* [REQUIRED TASK] According to the passage on the Brazilian rainforest fires, why is the outcry over the fires a moment when the environmentalist mask slips? Answer in one to three sentences.

* [PASSAGE GIVEN]
———
Why shouldn’t Brazilians burn down trees?

The Western hysteria over the rainforest fires is riddled with colonial arrogance.

Brendan O'Neill
chief political writer

Topics Politics Science & Tech World

Every now and then the environmentalist mask slips. And we get a glimpse of the elitist and authoritarian movement that lurks beneath the hippyish green facade. The hysteria over the rainforest fires in Brazil is one of those moments. As well-off, privileged Westerners rage against Brazil for having the temerity to use its resources as it sees fit, and as they even flirt with the idea of sending outside forces to take charge of the Amazon, we can see the borderline imperialist mindset that motors so much green thinking. In the space of a few days, greens have gone from saying ‘We care about the planet!’ to ‘How dare these spics defy our diktats?’. And it is a truly clarifying moment.
———
* [ENTRIES SHOWN]
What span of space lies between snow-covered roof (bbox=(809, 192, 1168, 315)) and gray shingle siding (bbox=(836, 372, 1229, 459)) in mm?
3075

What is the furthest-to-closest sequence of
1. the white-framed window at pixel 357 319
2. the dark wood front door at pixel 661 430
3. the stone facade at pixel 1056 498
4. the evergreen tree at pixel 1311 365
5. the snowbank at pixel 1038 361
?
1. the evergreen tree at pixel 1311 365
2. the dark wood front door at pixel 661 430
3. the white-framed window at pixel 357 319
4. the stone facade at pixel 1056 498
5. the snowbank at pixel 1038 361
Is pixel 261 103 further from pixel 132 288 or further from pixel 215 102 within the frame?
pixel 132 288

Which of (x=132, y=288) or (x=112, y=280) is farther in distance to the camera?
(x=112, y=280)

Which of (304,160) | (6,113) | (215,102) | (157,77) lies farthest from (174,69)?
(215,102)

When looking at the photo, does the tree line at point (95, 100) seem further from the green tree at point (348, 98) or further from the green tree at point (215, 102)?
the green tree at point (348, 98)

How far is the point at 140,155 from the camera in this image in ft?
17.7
———
* [SOLUTION FOR THIS EXERCISE] Well-off, privileged Westerners are raging against Brazil for using its resources as it sees fit and are even flirting with sending outside forces to take charge of the Amazon. In this the passage sees the borderline imperialist mindset that motors much green thinking. That reveals the elitist and authoritarian movement beneath the hippyish green facade.